DATA RECORDS:

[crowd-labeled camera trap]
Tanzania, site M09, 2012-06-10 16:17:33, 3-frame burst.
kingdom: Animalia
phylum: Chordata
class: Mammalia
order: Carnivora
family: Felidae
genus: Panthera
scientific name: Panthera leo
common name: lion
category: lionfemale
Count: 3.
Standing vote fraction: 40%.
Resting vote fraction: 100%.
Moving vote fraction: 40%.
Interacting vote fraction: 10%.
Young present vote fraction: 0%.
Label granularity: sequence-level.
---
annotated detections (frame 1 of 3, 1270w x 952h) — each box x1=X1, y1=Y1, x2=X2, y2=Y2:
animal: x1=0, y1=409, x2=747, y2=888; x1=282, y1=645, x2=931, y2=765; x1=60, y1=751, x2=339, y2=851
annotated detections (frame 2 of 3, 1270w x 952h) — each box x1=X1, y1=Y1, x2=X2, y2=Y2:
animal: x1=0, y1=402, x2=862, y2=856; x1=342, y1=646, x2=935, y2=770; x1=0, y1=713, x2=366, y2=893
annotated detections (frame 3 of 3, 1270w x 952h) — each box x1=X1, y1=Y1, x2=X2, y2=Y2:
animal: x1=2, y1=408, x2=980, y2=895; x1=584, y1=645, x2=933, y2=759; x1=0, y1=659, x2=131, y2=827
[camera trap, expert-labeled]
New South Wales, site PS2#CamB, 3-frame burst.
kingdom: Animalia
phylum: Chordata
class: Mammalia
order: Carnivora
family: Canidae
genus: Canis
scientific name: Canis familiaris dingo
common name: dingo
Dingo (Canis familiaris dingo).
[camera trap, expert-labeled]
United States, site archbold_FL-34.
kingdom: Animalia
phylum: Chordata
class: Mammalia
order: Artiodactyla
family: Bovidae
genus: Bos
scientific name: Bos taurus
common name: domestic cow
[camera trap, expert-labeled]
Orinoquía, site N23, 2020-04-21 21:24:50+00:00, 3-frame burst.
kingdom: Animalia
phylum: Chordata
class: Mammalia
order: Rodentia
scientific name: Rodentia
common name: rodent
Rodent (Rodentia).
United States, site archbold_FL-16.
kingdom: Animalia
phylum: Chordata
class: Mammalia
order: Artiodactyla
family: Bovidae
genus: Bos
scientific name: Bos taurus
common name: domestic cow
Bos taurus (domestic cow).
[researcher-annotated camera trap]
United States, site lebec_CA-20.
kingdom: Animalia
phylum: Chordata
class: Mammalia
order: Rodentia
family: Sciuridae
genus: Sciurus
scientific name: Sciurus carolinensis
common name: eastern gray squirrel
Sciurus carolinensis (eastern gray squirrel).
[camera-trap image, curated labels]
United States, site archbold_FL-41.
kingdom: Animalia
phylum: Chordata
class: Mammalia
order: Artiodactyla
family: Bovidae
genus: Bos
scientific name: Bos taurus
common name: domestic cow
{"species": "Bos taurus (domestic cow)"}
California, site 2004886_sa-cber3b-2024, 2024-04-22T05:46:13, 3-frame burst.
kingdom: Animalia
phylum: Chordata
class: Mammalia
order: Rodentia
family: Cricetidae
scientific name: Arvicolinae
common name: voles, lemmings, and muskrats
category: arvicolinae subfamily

WHAT YOU ARE ASKED TO DO: Could you write out, unchanged, the line with "scientific name: Canis familiaris dingo" and every line after it in the data above?

RESPONSE:
scientific name: Canis familiaris dingo
common name: dingo
Dingo (Canis familiaris dingo).
[camera trap, expert-labeled]
United States, site archbold_FL-34.
kingdom: Animalia
phylum: Chordata
class: Mammalia
order: Artiodactyla
family: Bovidae
genus: Bos
scientific name: Bos taurus
common name: domestic cow
[camera trap, expert-labeled]
Orinoquía, site N23, 2020-04-21 21:24:50+00:00, 3-frame burst.
kingdom: Animalia
phylum: Chordata
class: Mammalia
order: Rodentia
scientific name: Rodentia
common name: rodent
Rodent (Rodentia).
United States, site archbold_FL-16.
kingdom: Animalia
phylum: Chordata
class: Mammalia
order: Artiodactyla
family: Bovidae
genus: Bos
scientific name: Bos taurus
common name: domestic cow
Bos taurus (domestic cow).
[researcher-annotated camera trap]
United States, site lebec_CA-20.
kingdom: Animalia
phylum: Chordata
class: Mammalia
order: Rodentia
family: Sciuridae
genus: Sciurus
scientific name: Sciurus carolinensis
common name: eastern gray squirrel
Sciurus carolinensis (eastern gray squirrel).
[camera-trap image, curated labels]
United States, site archbold_FL-41.
kingdom: Animalia
phylum: Chordata
class: Mammalia
order: Artiodactyla
family: Bovidae
genus: Bos
scientific name: Bos taurus
common name: domestic cow
{"species": "Bos taurus (domestic cow)"}
California, site 2004886_sa-cber3b-2024, 2024-04-22T05:46:13, 3-frame burst.
kingdom: Animalia
phylum: Chordata
class: Mammalia
order: Rodentia
family: Cricetidae
scientific name: Arvicolinae
common name: voles, lemmings, and muskrats
category: arvicolinae subfamily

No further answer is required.